## start Text extract

Once I got into the right headspace and got school figured out and work and who I was and what I wanted to be, it all came together. Now, I feel like everything worked out the way it was supposed to.
But the healing is still ongoing.
It's been five years and my SafeSport case is still open. That's hard to handle. I want closure. I just want to be able to close this chapter and move forward. For me, I feel like what I went through should have been enough to make a point that this man is dangerous and he needs to not work with children again. But here we are.
I think what’s helped me the most is talking about it. The more I talk about my experience, the more comfortable I got with it. That's what led me here. Because the more I expressed what I was going through and the hurt that he caused me, the more I realized I wasn't alone. A lot of people have gone through it. And most people I talked to had a similar story. That was the sad part about it: realizing how many people are victims of crimes like this.
So I keep talking about it and I keep working on my healing.
I work at a mental health hotline now. I practice and preach self-care on a daily basis in almost every conversation I have because that’s helped me too. Just taking care of myself and remembering that I'm worthy, I'm valuable and trying to come up with ways to express my emotions that aren't negative coping mechanisms.

## end Text extract

→ **Directions**: Reproduce, word for word, the passage of the personal account above that begins with the words "It's been five" and ends with "on my healing.". The material that comes next has nothing to do with the personal account above.

## start Stored data

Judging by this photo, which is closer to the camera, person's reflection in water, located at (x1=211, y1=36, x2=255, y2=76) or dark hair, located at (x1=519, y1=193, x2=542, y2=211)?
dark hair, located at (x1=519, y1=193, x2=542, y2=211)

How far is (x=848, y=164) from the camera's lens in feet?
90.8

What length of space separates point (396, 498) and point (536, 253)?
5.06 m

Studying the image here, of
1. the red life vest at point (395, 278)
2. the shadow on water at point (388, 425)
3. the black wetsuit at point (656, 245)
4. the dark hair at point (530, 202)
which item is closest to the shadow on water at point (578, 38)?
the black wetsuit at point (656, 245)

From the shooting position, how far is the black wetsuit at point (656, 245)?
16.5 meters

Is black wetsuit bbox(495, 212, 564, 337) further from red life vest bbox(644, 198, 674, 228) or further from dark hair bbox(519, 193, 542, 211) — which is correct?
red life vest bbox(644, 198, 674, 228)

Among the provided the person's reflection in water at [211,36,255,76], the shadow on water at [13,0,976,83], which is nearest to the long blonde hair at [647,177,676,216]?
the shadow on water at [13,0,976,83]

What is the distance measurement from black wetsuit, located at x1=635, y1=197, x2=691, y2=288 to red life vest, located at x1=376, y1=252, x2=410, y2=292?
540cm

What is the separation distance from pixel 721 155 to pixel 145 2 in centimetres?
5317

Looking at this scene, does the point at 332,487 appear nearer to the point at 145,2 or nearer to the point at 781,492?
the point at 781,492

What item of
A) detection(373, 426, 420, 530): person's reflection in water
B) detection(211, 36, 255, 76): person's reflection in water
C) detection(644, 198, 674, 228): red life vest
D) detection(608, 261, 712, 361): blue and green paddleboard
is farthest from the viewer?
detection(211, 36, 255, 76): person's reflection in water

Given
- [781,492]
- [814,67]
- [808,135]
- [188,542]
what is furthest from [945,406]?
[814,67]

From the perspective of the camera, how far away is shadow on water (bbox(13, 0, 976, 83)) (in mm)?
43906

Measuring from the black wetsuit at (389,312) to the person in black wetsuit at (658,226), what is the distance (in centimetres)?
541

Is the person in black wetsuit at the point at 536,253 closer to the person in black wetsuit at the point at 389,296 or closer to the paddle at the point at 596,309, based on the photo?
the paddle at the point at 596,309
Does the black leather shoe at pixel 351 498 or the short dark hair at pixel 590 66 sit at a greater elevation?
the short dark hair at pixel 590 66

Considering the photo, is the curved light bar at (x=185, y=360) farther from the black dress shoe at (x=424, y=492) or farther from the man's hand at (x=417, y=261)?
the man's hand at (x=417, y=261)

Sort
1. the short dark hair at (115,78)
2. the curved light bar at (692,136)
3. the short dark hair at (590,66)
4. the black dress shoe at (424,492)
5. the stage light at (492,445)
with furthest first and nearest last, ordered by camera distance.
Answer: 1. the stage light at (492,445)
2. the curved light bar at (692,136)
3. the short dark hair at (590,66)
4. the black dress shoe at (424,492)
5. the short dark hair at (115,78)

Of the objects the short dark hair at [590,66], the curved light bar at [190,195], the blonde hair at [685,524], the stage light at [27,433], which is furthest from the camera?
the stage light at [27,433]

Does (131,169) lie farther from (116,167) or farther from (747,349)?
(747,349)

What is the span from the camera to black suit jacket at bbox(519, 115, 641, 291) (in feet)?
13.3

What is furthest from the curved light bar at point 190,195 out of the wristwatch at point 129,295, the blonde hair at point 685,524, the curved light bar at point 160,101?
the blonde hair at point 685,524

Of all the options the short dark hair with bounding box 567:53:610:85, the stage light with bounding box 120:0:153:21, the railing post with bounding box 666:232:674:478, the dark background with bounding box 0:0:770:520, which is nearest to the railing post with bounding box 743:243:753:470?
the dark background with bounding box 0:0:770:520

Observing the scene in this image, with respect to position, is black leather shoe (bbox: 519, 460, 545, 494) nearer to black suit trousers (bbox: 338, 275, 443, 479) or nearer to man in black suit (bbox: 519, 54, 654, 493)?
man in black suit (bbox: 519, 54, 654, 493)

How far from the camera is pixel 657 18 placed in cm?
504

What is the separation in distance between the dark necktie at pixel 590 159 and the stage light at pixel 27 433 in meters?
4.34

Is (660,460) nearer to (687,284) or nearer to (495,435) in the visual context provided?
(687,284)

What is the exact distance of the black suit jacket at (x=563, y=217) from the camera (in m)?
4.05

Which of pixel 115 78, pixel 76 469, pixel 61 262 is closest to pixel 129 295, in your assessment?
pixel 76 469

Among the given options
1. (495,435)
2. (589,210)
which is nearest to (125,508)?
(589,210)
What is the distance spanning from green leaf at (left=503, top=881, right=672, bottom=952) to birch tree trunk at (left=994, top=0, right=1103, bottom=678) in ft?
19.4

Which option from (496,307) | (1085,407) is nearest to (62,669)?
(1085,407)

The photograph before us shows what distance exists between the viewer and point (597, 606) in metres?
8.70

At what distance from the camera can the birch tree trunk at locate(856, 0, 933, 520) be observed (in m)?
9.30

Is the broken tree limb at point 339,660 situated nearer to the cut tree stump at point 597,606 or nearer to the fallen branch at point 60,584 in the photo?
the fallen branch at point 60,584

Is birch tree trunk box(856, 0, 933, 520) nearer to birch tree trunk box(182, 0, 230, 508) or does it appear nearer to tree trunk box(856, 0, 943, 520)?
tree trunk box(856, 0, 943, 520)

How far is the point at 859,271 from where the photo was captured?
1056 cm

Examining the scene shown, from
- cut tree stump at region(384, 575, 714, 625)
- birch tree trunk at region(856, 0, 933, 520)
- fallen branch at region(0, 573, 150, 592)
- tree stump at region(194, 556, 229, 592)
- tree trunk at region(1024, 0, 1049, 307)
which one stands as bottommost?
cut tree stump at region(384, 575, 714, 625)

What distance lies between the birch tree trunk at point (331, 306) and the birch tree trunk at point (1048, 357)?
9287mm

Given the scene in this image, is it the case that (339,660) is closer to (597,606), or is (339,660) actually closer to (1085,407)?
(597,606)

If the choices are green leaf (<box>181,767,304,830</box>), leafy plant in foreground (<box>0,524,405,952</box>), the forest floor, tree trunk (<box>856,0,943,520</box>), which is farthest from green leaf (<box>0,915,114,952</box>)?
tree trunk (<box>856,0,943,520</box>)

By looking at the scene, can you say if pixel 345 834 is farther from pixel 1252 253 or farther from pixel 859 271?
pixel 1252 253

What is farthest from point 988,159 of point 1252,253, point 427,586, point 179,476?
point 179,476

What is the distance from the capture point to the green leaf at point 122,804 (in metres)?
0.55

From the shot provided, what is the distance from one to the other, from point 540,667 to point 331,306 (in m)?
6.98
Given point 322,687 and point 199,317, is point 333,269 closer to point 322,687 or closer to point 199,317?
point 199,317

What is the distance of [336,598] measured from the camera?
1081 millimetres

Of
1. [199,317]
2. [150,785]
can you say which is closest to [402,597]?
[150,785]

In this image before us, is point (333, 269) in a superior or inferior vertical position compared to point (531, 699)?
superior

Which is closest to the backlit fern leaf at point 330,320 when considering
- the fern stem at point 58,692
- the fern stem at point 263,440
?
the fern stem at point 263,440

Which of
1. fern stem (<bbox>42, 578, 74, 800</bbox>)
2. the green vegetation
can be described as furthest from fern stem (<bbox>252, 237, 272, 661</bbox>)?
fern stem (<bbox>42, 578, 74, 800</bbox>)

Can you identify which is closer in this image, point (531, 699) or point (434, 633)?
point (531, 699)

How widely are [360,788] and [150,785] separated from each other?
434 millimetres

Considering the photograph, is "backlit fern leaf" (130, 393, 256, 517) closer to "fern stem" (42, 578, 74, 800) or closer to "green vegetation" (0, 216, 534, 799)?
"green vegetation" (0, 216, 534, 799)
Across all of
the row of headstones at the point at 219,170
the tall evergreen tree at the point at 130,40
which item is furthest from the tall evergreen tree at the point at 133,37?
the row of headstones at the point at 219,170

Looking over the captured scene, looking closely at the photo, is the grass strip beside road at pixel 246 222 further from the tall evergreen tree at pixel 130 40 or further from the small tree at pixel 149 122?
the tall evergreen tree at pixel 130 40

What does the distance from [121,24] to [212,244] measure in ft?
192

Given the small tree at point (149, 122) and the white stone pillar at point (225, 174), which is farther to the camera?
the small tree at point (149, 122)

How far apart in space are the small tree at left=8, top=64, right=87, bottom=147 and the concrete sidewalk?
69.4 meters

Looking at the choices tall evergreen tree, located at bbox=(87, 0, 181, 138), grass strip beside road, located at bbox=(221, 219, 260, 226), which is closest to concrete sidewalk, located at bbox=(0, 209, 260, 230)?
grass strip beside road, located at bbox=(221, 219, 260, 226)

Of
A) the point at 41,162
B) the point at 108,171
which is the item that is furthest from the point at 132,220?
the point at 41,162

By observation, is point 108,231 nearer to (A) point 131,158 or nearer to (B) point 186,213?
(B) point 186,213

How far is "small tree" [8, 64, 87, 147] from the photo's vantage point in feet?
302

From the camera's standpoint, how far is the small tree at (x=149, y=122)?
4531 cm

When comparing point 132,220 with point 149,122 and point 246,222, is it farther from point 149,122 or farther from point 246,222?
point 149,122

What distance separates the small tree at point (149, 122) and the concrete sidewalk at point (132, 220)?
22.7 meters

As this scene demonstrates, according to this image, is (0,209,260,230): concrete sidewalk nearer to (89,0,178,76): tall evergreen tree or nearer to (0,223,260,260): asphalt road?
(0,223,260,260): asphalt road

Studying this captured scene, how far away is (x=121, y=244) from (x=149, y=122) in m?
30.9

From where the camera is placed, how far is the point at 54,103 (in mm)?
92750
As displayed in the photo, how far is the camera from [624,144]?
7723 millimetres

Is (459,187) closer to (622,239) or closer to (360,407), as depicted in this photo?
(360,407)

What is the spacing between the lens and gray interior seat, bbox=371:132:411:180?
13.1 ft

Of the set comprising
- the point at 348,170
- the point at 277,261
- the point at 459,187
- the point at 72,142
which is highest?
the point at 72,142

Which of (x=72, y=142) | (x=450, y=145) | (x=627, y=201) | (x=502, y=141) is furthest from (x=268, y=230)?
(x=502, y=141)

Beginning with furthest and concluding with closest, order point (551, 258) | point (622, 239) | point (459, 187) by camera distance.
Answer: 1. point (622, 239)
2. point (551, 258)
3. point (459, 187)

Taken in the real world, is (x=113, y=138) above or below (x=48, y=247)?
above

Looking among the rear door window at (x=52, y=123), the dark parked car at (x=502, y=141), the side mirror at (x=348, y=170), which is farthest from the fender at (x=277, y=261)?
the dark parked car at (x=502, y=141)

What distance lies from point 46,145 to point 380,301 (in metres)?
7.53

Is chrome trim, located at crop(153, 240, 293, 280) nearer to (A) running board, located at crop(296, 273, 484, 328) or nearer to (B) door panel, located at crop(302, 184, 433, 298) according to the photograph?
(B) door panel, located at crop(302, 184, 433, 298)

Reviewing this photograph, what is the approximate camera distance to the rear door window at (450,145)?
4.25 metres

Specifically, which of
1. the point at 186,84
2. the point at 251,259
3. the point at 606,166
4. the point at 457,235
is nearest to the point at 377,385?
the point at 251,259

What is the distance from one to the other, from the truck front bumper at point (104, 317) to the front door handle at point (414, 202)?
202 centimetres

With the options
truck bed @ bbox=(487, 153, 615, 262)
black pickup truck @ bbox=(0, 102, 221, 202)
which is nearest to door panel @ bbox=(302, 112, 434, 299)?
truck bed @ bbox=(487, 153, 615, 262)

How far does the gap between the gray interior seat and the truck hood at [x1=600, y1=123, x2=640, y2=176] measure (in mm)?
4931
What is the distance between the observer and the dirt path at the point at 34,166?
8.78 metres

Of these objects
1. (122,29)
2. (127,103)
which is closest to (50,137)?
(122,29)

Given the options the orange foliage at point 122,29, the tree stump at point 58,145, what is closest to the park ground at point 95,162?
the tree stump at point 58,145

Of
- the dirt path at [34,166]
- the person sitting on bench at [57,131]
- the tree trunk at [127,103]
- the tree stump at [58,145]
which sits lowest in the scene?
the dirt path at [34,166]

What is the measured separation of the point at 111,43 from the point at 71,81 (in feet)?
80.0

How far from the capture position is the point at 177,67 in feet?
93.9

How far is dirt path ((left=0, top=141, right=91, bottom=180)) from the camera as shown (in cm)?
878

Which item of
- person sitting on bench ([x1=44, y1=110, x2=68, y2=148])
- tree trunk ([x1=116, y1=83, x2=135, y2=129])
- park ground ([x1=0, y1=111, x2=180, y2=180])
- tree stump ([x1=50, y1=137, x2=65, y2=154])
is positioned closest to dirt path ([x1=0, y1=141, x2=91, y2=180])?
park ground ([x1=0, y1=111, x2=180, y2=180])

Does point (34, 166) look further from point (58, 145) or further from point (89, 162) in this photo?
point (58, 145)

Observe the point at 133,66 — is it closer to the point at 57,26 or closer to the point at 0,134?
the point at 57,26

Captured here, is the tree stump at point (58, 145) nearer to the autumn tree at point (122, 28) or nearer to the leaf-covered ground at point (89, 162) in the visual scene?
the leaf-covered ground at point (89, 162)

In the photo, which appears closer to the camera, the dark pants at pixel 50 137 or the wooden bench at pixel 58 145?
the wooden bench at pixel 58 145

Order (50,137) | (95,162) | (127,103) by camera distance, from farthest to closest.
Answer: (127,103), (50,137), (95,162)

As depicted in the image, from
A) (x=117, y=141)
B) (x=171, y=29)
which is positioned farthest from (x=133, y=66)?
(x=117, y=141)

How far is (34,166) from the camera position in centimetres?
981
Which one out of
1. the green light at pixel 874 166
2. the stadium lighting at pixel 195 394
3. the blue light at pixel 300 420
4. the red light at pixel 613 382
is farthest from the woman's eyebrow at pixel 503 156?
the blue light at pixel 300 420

## end Stored data

→ **Written reply**:
It's been five years and my SafeSport case is still open. That's hard to handle. I want closure. I just want to be able to close this chapter and move forward. For me, I feel like what I went through should have been enough to make a point that this man is dangerous and he needs to not work with children again. But here we are.
I think what’s helped me the most is talking about it. The more I talk about my experience, the more comfortable I got with it. That's what led me here. Because the more I expressed what I was going through and the hurt that he caused me, the more I realized I wasn't alone. A lot of people have gone through it. And most people I talked to had a similar story. That was the sad part about it: realizing how many people are victims of crimes like this.
So I keep talking about it and I keep working on my healing.